◆ **Task statement**: Only one stretch of the records below is wanted: the lines from the one holding "Kaffeehausbesitzer, der tablett hält" through the one holding "Portrait of man". Return it exactly, both ends included.

◆ **Material provided**:
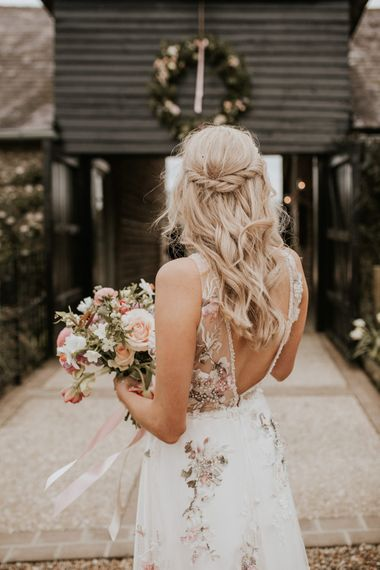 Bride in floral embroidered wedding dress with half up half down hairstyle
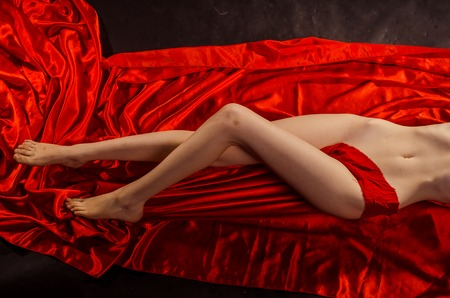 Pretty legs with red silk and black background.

--

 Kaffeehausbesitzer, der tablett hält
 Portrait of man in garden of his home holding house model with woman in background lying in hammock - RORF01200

◆ **Expected output**:
 Kaffeehausbesitzer, der tablett hält
 Portrait of man in garden of his home holding house model with woman in background lying in hammock - RORF01200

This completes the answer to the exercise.